Problem to work on » Give the following lines as a numbered list, leaving out the blank lines.

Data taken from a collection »
»»

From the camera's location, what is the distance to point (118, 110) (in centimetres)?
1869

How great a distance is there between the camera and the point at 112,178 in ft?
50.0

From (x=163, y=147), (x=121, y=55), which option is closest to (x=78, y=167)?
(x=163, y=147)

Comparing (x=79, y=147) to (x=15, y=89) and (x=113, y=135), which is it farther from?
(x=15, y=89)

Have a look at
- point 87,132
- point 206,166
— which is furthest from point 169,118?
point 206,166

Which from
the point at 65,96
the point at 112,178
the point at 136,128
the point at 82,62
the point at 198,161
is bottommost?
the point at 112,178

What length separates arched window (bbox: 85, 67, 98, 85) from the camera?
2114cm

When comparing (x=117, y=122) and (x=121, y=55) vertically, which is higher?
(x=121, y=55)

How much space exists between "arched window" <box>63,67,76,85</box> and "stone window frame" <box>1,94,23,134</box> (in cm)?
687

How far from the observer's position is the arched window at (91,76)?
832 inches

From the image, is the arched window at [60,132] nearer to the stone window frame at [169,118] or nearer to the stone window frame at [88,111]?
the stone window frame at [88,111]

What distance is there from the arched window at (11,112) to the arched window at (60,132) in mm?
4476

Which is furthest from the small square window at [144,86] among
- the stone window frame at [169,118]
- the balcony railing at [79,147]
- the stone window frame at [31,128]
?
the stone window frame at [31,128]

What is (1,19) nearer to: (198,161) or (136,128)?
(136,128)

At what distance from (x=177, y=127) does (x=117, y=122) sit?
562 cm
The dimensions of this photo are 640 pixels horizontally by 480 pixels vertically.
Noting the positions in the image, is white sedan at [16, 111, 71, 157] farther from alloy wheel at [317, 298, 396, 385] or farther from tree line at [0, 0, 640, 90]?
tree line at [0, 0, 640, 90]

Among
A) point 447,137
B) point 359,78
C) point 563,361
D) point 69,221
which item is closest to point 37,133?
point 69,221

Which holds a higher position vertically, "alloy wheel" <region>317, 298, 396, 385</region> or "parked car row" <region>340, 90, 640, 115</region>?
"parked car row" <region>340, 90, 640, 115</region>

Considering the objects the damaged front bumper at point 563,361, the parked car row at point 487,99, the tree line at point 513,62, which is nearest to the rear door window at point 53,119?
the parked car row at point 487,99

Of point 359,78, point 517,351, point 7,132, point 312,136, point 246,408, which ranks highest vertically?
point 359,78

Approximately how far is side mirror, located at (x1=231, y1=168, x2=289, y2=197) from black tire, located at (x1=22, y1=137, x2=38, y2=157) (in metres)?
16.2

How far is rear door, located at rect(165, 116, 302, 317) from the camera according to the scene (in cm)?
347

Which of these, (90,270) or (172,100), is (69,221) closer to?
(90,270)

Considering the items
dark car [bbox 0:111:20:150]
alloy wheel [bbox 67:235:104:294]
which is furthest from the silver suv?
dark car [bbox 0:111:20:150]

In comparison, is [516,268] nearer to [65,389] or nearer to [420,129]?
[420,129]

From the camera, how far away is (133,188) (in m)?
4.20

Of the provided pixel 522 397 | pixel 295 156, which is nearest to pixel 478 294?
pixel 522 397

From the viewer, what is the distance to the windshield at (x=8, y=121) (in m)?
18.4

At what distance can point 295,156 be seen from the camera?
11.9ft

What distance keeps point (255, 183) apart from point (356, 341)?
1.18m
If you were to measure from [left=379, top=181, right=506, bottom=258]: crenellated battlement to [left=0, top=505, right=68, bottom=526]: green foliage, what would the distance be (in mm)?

««

Problem solution »
1. From the camera's location, what is the distance to point (118, 110) (in centimetres)?
2. 1869
3. How great a distance is there between the camera and the point at 112,178 in ft?
4. 50.0
5. From (x=163, y=147), (x=121, y=55), which option is closest to (x=78, y=167)?
6. (x=163, y=147)
7. Comparing (x=79, y=147) to (x=15, y=89) and (x=113, y=135), which is it farther from?
8. (x=15, y=89)
9. Have a look at
10. - point 87,132
11. - point 206,166
12. — which is furthest from point 169,118?
13. point 206,166
14. Which from
15. the point at 65,96
16. the point at 112,178
17. the point at 136,128
18. the point at 82,62
19. the point at 198,161
20. is bottommost?
21. the point at 112,178
22. What length separates arched window (bbox: 85, 67, 98, 85) from the camera?
23. 2114cm
24. When comparing (x=117, y=122) and (x=121, y=55) vertically, which is higher?
25. (x=121, y=55)
26. How much space exists between "arched window" <box>63,67,76,85</box> and "stone window frame" <box>1,94,23,134</box> (in cm)?
27. 687
28. How far from the observer's position is the arched window at (91,76)?
29. 832 inches
30. From the image, is the arched window at [60,132] nearer to the stone window frame at [169,118] or nearer to the stone window frame at [88,111]?
31. the stone window frame at [88,111]
32. What distance is there from the arched window at (11,112) to the arched window at (60,132) in mm?
33. 4476
34. Which is furthest from the small square window at [144,86] among
35. - the stone window frame at [169,118]
36. - the balcony railing at [79,147]
37. - the stone window frame at [31,128]
38. ?
39. the stone window frame at [31,128]
40. What is (1,19) nearer to: (198,161) or (136,128)?
41. (136,128)
42. At what distance from (x=177, y=127) does (x=117, y=122) sit?
43. 562 cm
44. The dimensions of this photo are 640 pixels horizontally by 480 pixels vertically.
45. Noting the positions in the image, is white sedan at [16, 111, 71, 157] farther from alloy wheel at [317, 298, 396, 385] or farther from tree line at [0, 0, 640, 90]?
46. tree line at [0, 0, 640, 90]
47. Among
48. A) point 447,137
49. B) point 359,78
50. C) point 563,361
51. D) point 69,221
52. which item is closest to point 37,133?
53. point 69,221
54. Which holds a higher position vertically, "alloy wheel" <region>317, 298, 396, 385</region> or "parked car row" <region>340, 90, 640, 115</region>?
55. "parked car row" <region>340, 90, 640, 115</region>
56. Considering the objects the damaged front bumper at point 563,361, the parked car row at point 487,99, the tree line at point 513,62, which is nearest to the rear door window at point 53,119?
57. the parked car row at point 487,99
58. Of point 359,78, point 517,351, point 7,132, point 312,136, point 246,408, which ranks highest vertically?
59. point 359,78
60. Approximately how far is side mirror, located at (x1=231, y1=168, x2=289, y2=197) from black tire, located at (x1=22, y1=137, x2=38, y2=157) (in metres)?
61. 16.2
62. How far is rear door, located at rect(165, 116, 302, 317) from the camera according to the scene (in cm)?
63. 347
64. Which of these, (90,270) or (172,100), is (69,221) closer to?
65. (90,270)
66. Considering the items
67. dark car [bbox 0:111:20:150]
68. alloy wheel [bbox 67:235:104:294]
69. which is furthest from the silver suv?
70. dark car [bbox 0:111:20:150]
71. In comparison, is [516,268] nearer to [65,389] or nearer to [420,129]?
72. [420,129]
73. From the camera, how far away is (133,188) (in m)?
74. 4.20
75. Of the provided pixel 522 397 | pixel 295 156, which is nearest to pixel 478 294?
76. pixel 522 397
77. From the viewer, what is the distance to the windshield at (x=8, y=121) (in m)?
78. 18.4
79. At what distance can point 295,156 be seen from the camera?
80. 11.9ft
81. What distance keeps point (255, 183) apart from point (356, 341)?
82. 1.18m
83. If you were to measure from [left=379, top=181, right=506, bottom=258]: crenellated battlement to [left=0, top=505, right=68, bottom=526]: green foliage, what would the distance be (in mm)?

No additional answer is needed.